Então, como é habitual nestes casos, não têm argumentos sobre o fundo da questão, ou seja, quem ganhou as eleições e invocam os direitos do homem.
Em 2000, quando fui eleito, foi igual. Inventaram as valas comuns e culparam-me de mortes inexistentes. Pedi uma investigação judicial e houve um processo. Os polícias acusados foram absolvidos.
euronews:
As forças da ONU são imparciais na Costa do Marfim?
Laurent Gbagbo:
Já não são imparciais.
euronews:
Desde quando?
Laurent Gbagbo:
Desde as últimas eleições. Porque nós considerávamo-la uma força imparcial, digamos em 2003/2004. Mas, desde o momento que o líder …
euronews:
Que o coloca directamente em causa …
Laurent Gbagbo:
Que eu coloco directamente em causa. Acho que as pessoas da ONU devem ser mais sábias.

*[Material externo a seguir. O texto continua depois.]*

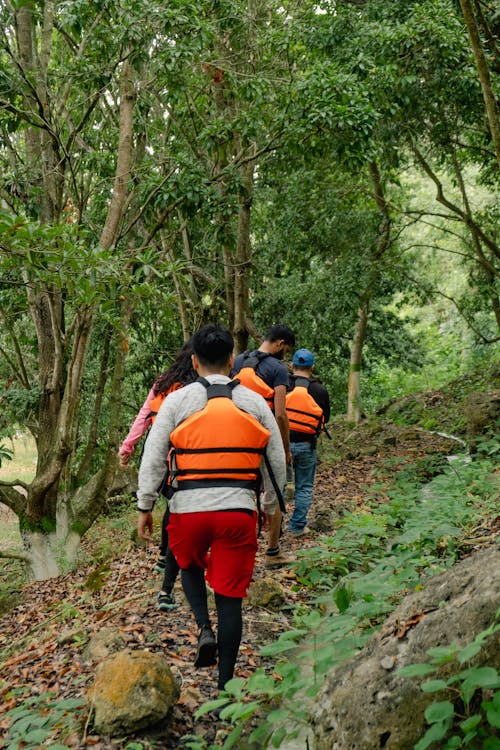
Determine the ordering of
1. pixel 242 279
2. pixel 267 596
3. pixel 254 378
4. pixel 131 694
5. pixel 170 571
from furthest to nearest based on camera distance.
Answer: pixel 242 279, pixel 254 378, pixel 267 596, pixel 170 571, pixel 131 694

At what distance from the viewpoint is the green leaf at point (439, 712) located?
2393 mm

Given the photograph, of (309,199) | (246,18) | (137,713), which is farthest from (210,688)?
(309,199)

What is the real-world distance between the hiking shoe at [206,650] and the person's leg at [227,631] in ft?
0.36

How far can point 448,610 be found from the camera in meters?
3.02

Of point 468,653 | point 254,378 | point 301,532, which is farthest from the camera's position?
point 301,532

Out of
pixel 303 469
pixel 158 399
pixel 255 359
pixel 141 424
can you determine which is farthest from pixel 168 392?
pixel 303 469

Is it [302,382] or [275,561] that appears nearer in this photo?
[275,561]

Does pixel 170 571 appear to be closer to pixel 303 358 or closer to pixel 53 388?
pixel 303 358

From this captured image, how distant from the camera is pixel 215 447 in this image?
3756 millimetres

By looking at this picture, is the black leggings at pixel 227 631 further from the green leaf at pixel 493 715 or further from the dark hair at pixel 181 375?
the dark hair at pixel 181 375

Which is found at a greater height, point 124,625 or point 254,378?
point 254,378

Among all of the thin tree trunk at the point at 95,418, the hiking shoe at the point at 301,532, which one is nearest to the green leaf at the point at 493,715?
the hiking shoe at the point at 301,532

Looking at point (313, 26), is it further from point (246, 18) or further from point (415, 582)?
point (415, 582)

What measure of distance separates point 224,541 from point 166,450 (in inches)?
23.8
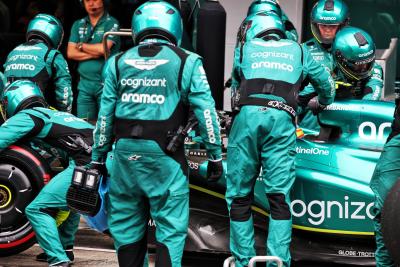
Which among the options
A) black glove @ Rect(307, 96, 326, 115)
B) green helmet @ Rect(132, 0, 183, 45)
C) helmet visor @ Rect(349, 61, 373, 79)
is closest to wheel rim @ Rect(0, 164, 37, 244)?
green helmet @ Rect(132, 0, 183, 45)

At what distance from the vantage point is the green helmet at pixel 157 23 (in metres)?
5.95

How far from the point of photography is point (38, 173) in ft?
24.5

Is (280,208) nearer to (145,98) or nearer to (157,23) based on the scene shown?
(145,98)

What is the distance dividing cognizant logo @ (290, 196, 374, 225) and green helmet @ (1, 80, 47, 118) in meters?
2.16

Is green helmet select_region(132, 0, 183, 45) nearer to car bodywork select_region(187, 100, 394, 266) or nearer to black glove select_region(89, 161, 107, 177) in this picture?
black glove select_region(89, 161, 107, 177)

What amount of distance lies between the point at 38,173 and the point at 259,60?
200 cm

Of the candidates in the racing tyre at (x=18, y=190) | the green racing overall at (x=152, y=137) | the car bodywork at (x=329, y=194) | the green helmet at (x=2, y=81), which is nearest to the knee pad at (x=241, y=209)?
the car bodywork at (x=329, y=194)

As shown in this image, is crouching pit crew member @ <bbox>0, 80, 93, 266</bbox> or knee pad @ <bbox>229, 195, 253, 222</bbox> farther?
crouching pit crew member @ <bbox>0, 80, 93, 266</bbox>

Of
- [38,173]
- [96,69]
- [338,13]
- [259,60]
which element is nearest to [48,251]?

Sabem muito bem que os responsabilizamos pela escalada da tensão, sabem muito bem que o Governo da Costa do Marfim pediu para partirem. Disse às pessoas para não os apressarem, pedimos a saída diplomaticamente e é diplomaticamente que a vamos obter. Mas é preciso que sejam mais sábios. Quando as pessoas que vêm do exterior se querem impor por serem mais fortes, o resultado é este.
euronews:
Então, a Costa do Marfim e Laurent Gbagbo são vítimas do exterior?
Laurent Gbagbo:
Disse, no início da minha campanha, que a população tinha a escolha entre um candidato para a Costa do Marfim e um candidato para o estrangeiro. É isso. Parece carricatural, mas é realidade.
euronews:
Vamos ter de passar por um banho de sangue?
Laurent Gbagbo:
Eu não quero, estou a tentar evitar que aconteça.
euronews:
Mas não pode evitá-la?
Laurent Gbagbo:
Não acredito, de todo, que haja guerra civil. Mas, obviamente, se as pressões continuarem, acabam por nos empurrar para o confronto.